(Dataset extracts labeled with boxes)
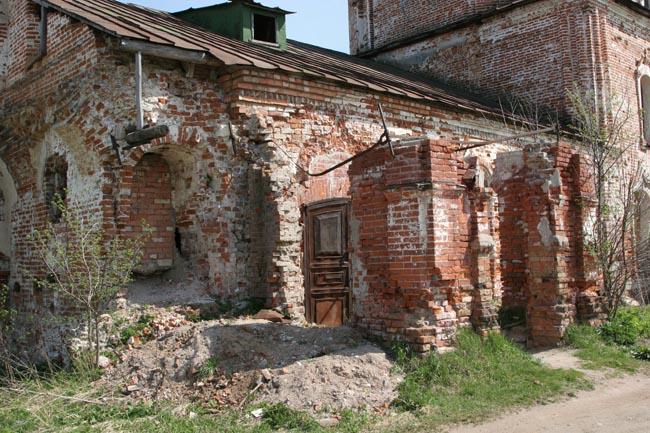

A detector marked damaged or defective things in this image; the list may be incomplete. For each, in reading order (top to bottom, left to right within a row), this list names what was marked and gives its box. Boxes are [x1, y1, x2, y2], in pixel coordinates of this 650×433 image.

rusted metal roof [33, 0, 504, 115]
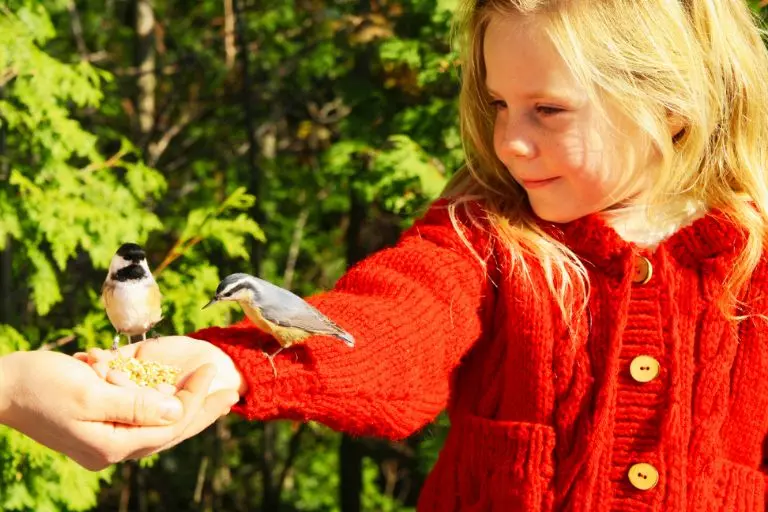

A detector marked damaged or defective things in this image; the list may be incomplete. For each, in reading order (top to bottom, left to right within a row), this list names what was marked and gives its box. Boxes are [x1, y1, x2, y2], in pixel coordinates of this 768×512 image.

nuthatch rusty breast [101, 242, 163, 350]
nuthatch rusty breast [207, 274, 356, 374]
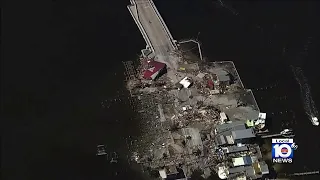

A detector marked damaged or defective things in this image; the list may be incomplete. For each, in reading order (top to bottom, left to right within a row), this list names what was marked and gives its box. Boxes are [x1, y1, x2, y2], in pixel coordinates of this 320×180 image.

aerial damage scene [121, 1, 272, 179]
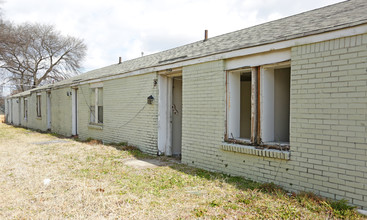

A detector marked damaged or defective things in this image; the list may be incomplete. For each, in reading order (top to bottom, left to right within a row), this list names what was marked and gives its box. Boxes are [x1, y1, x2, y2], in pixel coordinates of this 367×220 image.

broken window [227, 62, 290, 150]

* * *

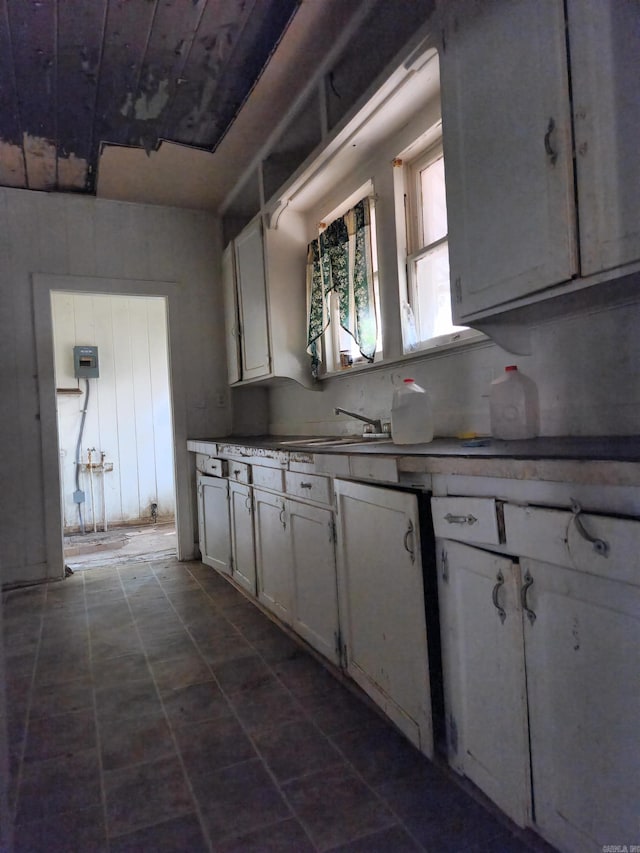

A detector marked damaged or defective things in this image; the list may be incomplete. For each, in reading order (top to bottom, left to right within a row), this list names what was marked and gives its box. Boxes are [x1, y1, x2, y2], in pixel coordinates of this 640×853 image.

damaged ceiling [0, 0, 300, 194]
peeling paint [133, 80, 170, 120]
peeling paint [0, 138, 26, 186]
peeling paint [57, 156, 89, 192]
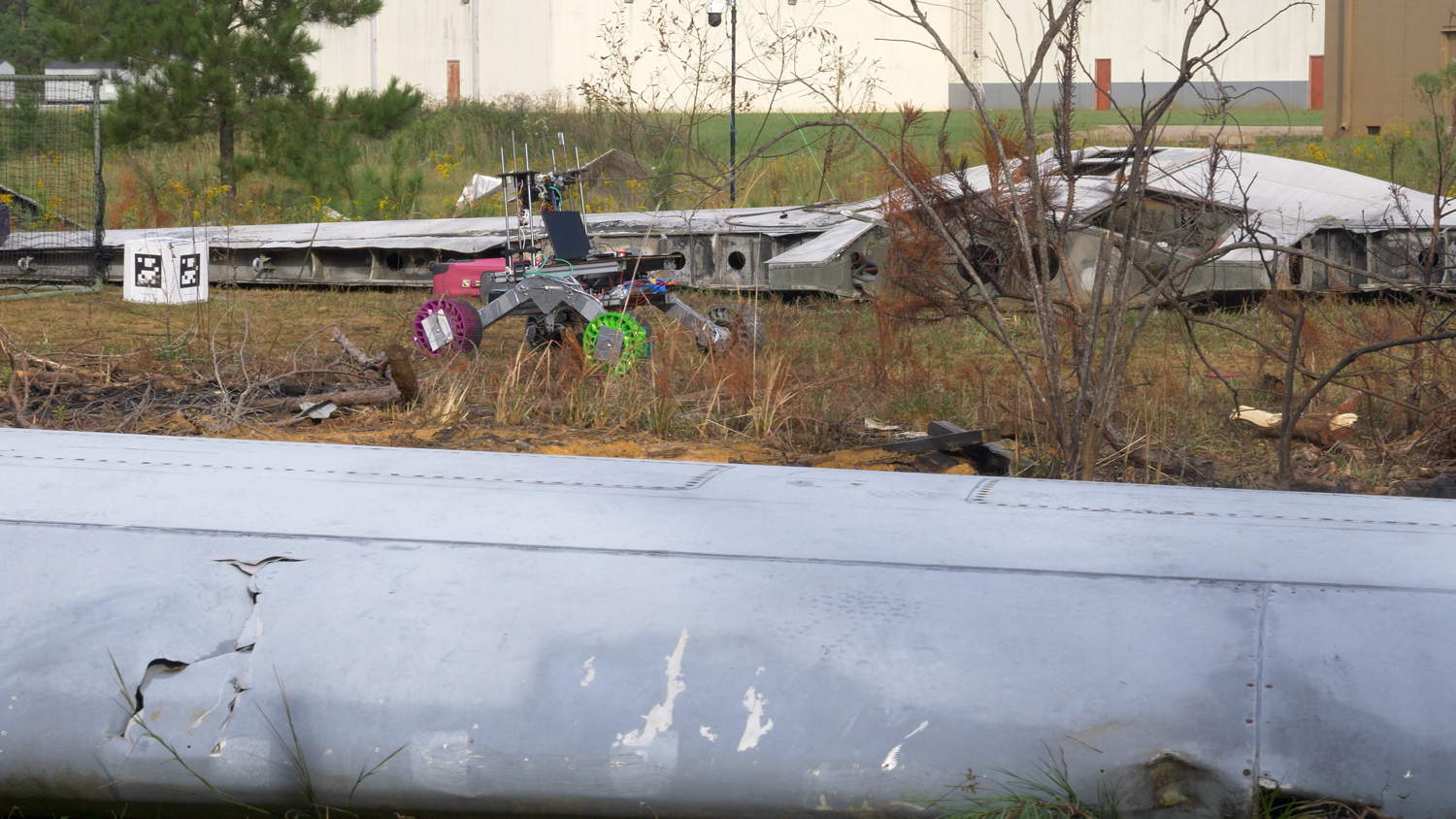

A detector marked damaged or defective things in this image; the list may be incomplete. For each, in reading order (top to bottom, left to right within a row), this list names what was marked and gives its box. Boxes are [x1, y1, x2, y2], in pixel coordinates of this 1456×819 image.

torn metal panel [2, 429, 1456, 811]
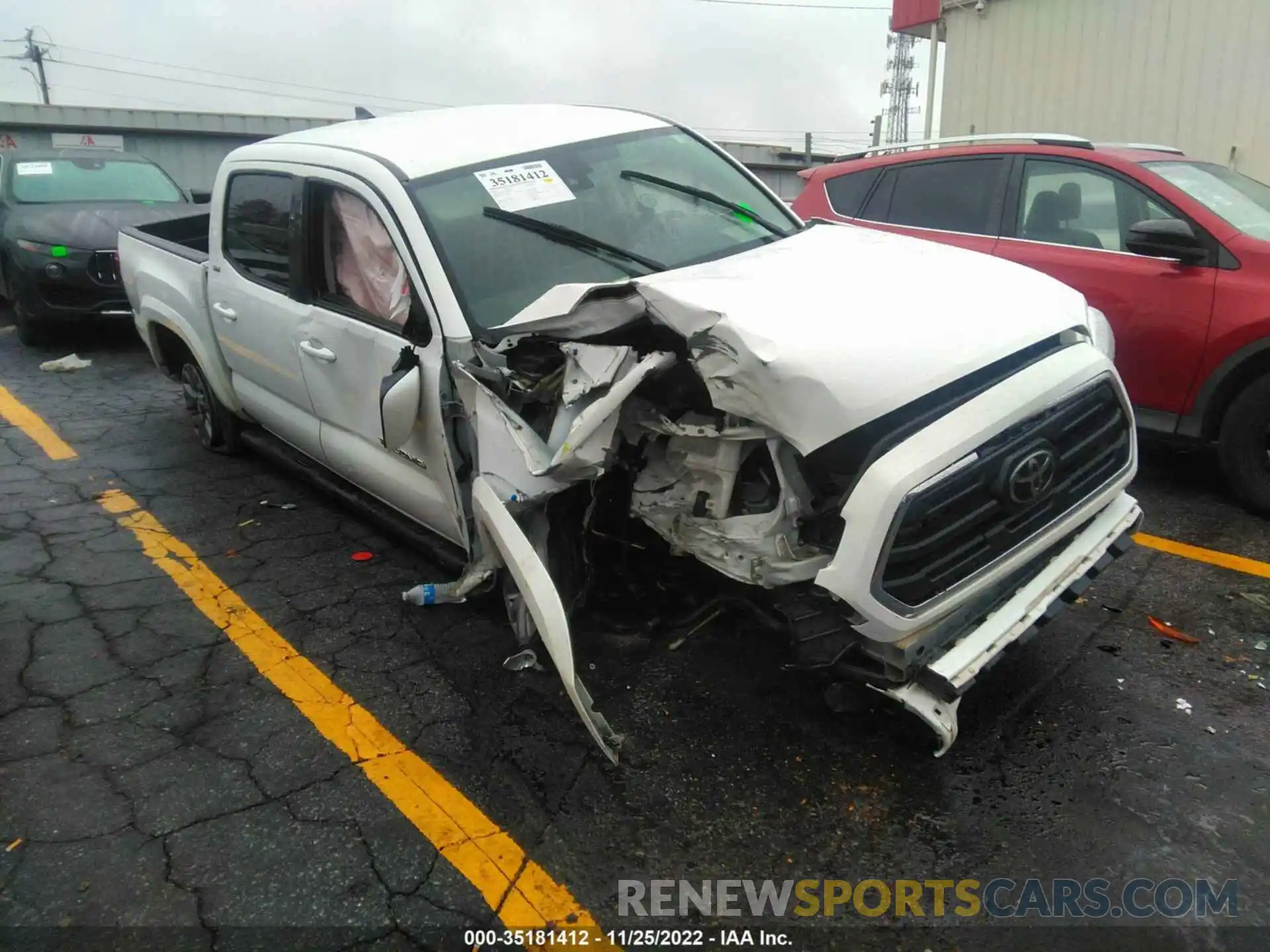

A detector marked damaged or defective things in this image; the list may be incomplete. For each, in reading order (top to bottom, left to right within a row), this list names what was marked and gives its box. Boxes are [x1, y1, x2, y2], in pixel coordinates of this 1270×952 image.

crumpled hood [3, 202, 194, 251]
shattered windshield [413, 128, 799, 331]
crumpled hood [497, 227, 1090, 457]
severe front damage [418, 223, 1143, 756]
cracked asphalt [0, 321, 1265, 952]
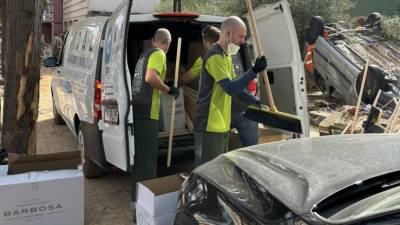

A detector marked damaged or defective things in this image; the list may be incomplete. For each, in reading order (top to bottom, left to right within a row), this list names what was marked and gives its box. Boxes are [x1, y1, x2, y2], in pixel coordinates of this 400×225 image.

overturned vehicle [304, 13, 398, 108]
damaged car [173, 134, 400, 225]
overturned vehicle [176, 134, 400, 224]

...

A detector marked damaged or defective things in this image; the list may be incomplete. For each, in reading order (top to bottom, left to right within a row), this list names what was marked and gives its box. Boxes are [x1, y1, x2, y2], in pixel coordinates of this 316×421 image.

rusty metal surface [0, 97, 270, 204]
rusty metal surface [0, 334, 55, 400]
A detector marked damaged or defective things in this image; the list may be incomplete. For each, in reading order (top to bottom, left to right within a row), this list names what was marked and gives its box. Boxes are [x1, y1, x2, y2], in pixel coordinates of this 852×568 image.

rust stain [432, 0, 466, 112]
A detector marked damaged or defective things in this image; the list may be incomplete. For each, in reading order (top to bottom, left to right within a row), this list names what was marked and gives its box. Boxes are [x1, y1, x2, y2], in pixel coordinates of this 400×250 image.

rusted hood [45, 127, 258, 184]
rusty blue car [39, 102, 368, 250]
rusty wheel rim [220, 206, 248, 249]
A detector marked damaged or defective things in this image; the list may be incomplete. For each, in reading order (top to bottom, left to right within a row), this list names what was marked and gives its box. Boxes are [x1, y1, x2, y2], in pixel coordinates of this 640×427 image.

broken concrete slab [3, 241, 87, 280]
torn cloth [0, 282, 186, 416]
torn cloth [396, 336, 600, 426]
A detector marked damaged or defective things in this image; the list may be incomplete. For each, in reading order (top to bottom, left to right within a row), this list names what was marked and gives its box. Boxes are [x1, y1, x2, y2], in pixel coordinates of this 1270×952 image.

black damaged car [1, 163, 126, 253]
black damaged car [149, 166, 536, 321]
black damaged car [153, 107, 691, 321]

*TASK DESCRIPTION*: Please copy word for word the lines starting at the one that contains "this 320×180 image." and ending at the one that contains "aerial damage scene [121, 1, 272, 179]", including both.

*RESULT OF THIS TASK*:
A detector marked damaged or defective things in this image; the list may be incomplete. For each, in reading order (top to bottom, left to right within a row), this list names what was marked and gives its box. Boxes are [x1, y1, x2, y2], in pixel coordinates of this 320×180 image.

aerial damage scene [121, 1, 272, 179]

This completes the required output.